A partir daí, a agência espacial dos Estados Unidos não tinha mais como levar astronautas ao espaço sozinha. Foi assim que se iniciou a parceria com a Roscosmos, a agência espacial russa, para lançamentos a partir do Cazaquistão, com o foguete Soyuz.
Esta lacuna também abriu caminho para empresas aeroespaciais privadas, que nos anos seguintes passaram a levar cargas comerciais e científicas e astronautas para o espaço. A mais importante é a SpaceX, com o foguete Falcon 9 e a cápsula Dragon.
Apenas recentemente, 11 anos depois, a Nasa voltou a ser capaz de ir ao espaço sozinha, a partir de solo norte-americano e com tecnologai própria. Em novembro de 2022, o foguete SLS (Sistema de Lançamento Espacial) enviou a cápsula Orion para uma viagem à Lua, na missão Artemis 1.
Outros acidentes
Janeiro é um mês fatídico para a exploração espacial. O “Dia da Lembrança” de 2023 marcou três tragédias que jamais serão esquecidas: 20 anos do Columbia; 37 anos do Challenger; e também 56 anos da Apollo 1.
A primeira missão do programa Apollo, que levou o homem à Lua, teve um capítulo terrível: em um teste em solo, a nave pegou fogo, matando seus três astronautas asfixiados, em 27 de janeiro de 1967.
“Este dia, obviamente, é para homenagear nossos profissionais que perderam a vida. Mas o mais importante é para não esquecermos as duras lições aprendidas com tragédias espaciais como a Columbia”, disse Bob Cabana, administrador associado da Nasa e ex-astronauta.
Outras cerimônias pelo país lembraram a data.
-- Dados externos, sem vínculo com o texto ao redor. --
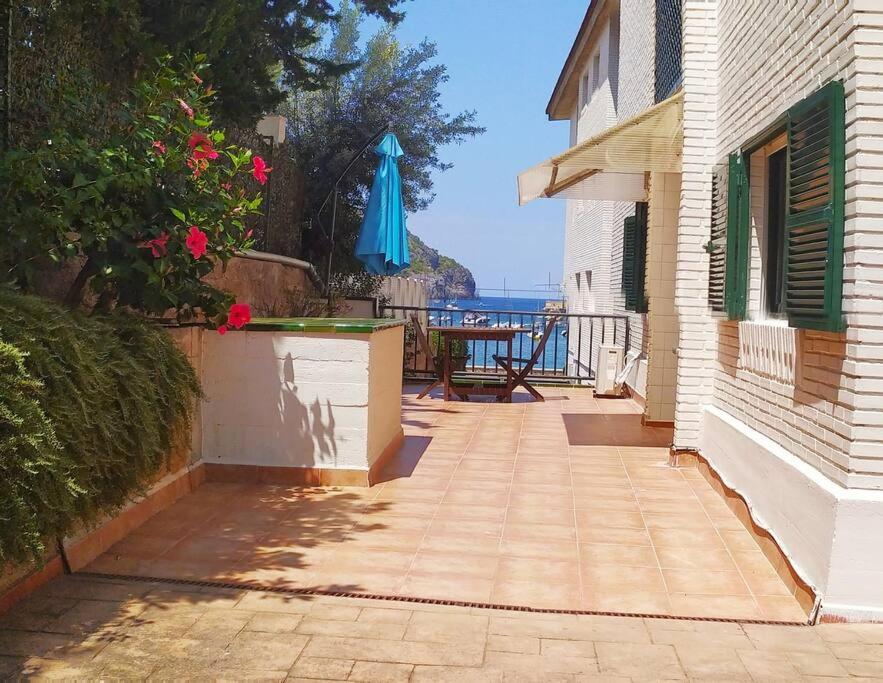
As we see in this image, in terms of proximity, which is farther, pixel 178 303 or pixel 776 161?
pixel 776 161

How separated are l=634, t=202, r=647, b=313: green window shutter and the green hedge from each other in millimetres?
5415

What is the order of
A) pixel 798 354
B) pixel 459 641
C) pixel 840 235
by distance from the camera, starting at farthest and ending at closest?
1. pixel 798 354
2. pixel 840 235
3. pixel 459 641

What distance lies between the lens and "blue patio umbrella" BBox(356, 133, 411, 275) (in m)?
9.23

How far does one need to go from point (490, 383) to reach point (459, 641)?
21.9ft

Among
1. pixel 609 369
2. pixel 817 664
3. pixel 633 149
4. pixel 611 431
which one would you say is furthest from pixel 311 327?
pixel 609 369

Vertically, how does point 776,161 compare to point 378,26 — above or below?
below

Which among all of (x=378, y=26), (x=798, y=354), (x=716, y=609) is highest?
(x=378, y=26)

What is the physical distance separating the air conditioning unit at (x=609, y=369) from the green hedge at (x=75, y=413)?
6.49 meters

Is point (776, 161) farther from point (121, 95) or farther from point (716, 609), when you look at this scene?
point (121, 95)

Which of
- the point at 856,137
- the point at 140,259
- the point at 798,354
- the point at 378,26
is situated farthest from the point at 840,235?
the point at 378,26

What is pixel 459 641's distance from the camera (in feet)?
9.88

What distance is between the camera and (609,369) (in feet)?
32.5

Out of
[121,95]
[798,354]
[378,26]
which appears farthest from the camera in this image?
[378,26]

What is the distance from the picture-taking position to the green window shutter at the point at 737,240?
196 inches
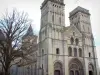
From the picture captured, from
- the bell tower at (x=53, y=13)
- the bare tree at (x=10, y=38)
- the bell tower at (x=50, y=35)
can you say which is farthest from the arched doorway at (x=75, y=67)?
the bare tree at (x=10, y=38)

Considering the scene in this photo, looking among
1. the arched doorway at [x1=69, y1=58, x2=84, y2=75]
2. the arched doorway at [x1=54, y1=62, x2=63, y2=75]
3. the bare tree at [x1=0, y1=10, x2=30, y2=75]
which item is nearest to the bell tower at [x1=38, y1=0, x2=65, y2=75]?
the arched doorway at [x1=54, y1=62, x2=63, y2=75]

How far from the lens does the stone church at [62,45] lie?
3350 centimetres

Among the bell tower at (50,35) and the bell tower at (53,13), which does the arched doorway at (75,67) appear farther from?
the bell tower at (53,13)

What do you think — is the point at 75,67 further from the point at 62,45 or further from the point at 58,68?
the point at 62,45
No Johnson Space Center, em Houston, um sobrevoo do jato T-38 concluiu a celebração do Astronaut Memorial Grove, onde árvores foram plantadas para cada astronauta da Nasa que morreu.
Coroas de flores e bandeiras foram colocadas no Langley Research Center, na Virgínia, no Marshall Space Flight Center, no Alabama, e no Stennis Space Flight Center, no Mississippi.
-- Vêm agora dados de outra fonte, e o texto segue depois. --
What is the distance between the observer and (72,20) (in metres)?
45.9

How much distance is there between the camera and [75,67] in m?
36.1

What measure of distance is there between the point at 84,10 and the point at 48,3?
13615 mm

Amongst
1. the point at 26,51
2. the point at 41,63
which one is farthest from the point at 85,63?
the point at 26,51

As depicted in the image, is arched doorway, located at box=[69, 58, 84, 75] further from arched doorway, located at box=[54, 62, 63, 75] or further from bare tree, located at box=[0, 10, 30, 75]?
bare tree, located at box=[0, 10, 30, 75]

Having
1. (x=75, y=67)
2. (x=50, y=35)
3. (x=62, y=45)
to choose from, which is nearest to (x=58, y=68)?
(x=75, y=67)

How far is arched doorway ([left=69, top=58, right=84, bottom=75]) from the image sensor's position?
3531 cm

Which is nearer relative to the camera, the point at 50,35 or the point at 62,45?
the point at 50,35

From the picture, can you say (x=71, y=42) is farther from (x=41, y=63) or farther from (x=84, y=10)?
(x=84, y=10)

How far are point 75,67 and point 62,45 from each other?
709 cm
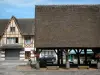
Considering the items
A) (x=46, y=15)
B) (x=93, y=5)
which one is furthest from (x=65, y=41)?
(x=93, y=5)

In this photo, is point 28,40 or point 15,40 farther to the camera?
point 28,40

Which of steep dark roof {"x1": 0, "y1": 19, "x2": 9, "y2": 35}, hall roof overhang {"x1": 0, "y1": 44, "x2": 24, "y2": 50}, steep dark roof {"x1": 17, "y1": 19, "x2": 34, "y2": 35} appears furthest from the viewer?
steep dark roof {"x1": 0, "y1": 19, "x2": 9, "y2": 35}

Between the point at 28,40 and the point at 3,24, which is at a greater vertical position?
the point at 3,24

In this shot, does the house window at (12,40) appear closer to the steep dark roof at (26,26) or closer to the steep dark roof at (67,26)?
the steep dark roof at (26,26)

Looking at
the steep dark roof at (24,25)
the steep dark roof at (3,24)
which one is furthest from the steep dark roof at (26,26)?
the steep dark roof at (3,24)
“O Dia da Lembrança é sobre pausar, lembrar e exaltar os legados da família Nasa, dos que deram suas vidas para promover descobertas. Embora este seja sempre um dia solene, também é um dia de gratidão. Somos gratos por esses aventureiros terem compartilhado suas vidas conosco e tornado a vida melhor na Terra”, disse Bill Nelson, administrador da Nasa, em um comunicado.
“À medida que continuamos a expandir o alcance da humanidade nesta nova era de exploração espacial, devemos sempre abraçar o valor central da segurança da Nasa”, acrescentou.